Hailey, Paisley and Jack's Story
Good things come in threes
Premature triplets growing healthier thanks to new hospital equipment
KELSEY PYE TELEGRAPH-JOURNAL
PHOTOS: CINDY WILSON TELEGRAPH-JOURNAL
SAINT JOHN • Amelia Porter and Russ Cameron found out they were going to be parents eight weeks into their pregnancy. They were first told they were having twins. The next day, they found out it was triplets.
“I told the hospital I wasn’t coming back anymore after that,” said Cameron.
Porter’s pregnancy was emotional. She said she was excited and stressed, but she couldn’t wait to be a mother.
Porter was due Nov. 10, 2014. Her triplets were born Aug. 9, 14 weeks premature. The babies – Hailey, Paisley and Jack – were each approximately two pounds when they were born. They were dependent on machines at the neonatal intensive care unit at the Saint John Regional Hospital.
“It was definitely scary. All the machines and everything hooked up – but eventually you get used to that,” she said.
But now they’re getting better and growing stronger, thanks to updated equipment in the unit.
In 2012, the neonatal intensive care unit was renovated through a collaborative effort supported by the Saint John Regional Hospital Foundation, Horizon Health, and the Department of Health.
The renovation outfitted the unit with specialized equipment, 10 patient care rooms, and three hostel rooms for mothers who must remain in hospital to prepare for their baby’s transition home. The unit was officially opened Jan. 30, 2013.
“There’s always challenges in this day and age to get new equipment,” said nurse Valerie Cobham-Richards.
She said the renovations to the unit have been beneficial because they allow families to bond easier, which allows for healthier babies and parents.
Babies are considered premature when the pregnancy lasts less than 37 weeks.
At the neonatal unit, babies are cared for in incubators and rooms that mimic life in the womb. Doors are closed, lights are lowered and blankets are placed over the incubator. Cobham-Richards said there are currently half a dozen premature babies in the neonatal intensive care unit.
The Cameron triplets were able to be cared for in the same room in the unit, another benefit of the renovation.
The unit used to be an open concept, offering no privacy to parents. But thanks to the upgrades, Porter and Cameron could be with their little ones at the same time. Now the family spends most of their time cuddling.
“We try and hold them each every day, but there’s a lot of them,” said Porter.
They are also taking part in family integrated care, a project started in 2013 that recommends parents to hold their babies as much as possible to improve bonding. The program requires lots of skin-to-skin contact, which Cobham-Richards said improves the health of both child and parent.

Dataset excerpts:
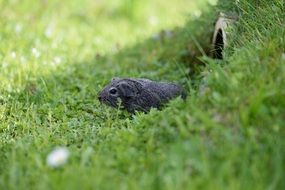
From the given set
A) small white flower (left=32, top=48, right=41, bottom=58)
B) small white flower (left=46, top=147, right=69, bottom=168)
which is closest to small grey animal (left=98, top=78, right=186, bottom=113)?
small white flower (left=32, top=48, right=41, bottom=58)

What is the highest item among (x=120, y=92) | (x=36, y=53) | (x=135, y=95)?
(x=36, y=53)

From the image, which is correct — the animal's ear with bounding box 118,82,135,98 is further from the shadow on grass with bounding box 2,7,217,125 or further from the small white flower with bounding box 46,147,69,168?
the small white flower with bounding box 46,147,69,168

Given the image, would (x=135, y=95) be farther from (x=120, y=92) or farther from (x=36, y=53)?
(x=36, y=53)

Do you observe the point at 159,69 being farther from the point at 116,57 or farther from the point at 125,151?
the point at 125,151

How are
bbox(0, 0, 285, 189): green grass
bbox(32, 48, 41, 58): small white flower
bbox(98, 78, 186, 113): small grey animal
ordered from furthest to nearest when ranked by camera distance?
bbox(32, 48, 41, 58): small white flower
bbox(98, 78, 186, 113): small grey animal
bbox(0, 0, 285, 189): green grass

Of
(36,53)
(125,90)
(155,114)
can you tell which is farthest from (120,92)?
(36,53)

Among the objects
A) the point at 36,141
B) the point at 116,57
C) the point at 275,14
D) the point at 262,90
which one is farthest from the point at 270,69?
the point at 116,57

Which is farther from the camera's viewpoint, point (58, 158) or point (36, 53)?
point (36, 53)
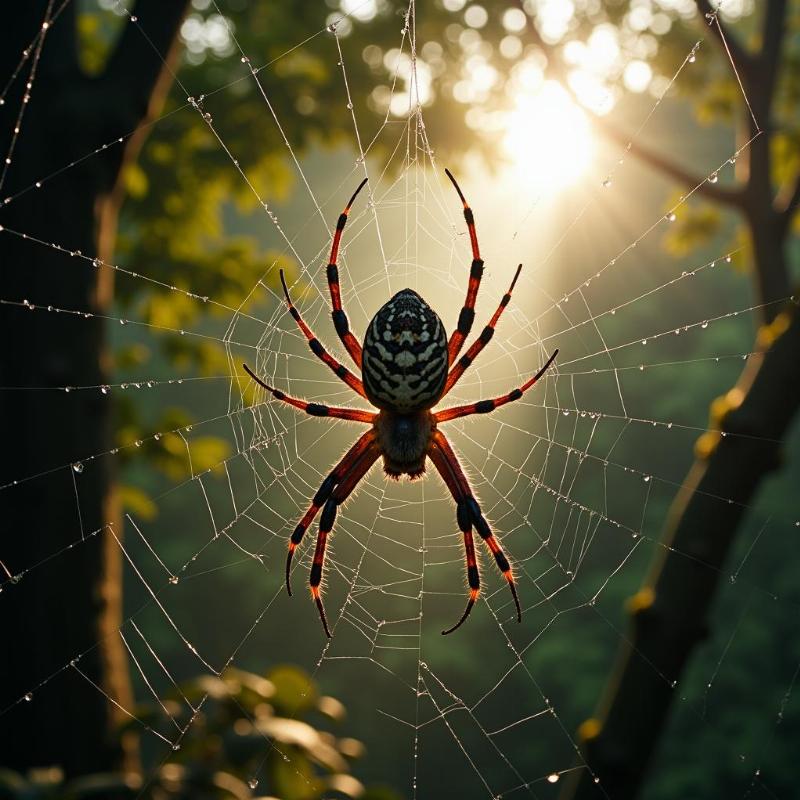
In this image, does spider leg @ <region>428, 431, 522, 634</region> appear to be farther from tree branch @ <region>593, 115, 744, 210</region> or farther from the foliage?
tree branch @ <region>593, 115, 744, 210</region>

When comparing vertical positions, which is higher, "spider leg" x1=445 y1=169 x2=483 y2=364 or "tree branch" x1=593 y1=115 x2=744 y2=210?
"tree branch" x1=593 y1=115 x2=744 y2=210

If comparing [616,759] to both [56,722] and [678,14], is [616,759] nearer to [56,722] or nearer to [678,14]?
[56,722]

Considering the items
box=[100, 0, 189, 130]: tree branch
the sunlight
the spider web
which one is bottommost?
the spider web

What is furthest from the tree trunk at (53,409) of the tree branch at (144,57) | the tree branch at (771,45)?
the tree branch at (771,45)

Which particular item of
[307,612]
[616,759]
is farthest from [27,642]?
[307,612]

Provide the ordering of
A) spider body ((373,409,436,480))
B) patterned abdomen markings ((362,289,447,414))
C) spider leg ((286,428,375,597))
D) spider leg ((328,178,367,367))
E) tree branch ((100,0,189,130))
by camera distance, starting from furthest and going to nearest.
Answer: tree branch ((100,0,189,130)) → spider body ((373,409,436,480)) → spider leg ((286,428,375,597)) → spider leg ((328,178,367,367)) → patterned abdomen markings ((362,289,447,414))

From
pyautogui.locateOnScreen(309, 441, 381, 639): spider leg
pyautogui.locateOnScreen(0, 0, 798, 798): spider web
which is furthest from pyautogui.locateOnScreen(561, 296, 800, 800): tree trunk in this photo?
pyautogui.locateOnScreen(0, 0, 798, 798): spider web
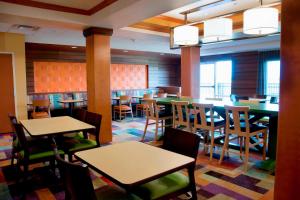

> **EXERCISE DETAILS**: In the article on the premature triplets, reproduce the part from "Babies are considered" up to and including "of the renovation.", swapping "blankets" for "quilts".

> **RESPONSE**:
Babies are considered premature when the pregnancy lasts less than 37 weeks.
At the neonatal unit, babies are cared for in incubators and rooms that mimic life in the womb. Doors are closed, lights are lowered and quilts are placed over the incubator. Cobham-Richards said there are currently half a dozen premature babies in the neonatal intensive care unit.
The Cameron triplets were able to be cared for in the same room in the unit, another benefit of the renovation.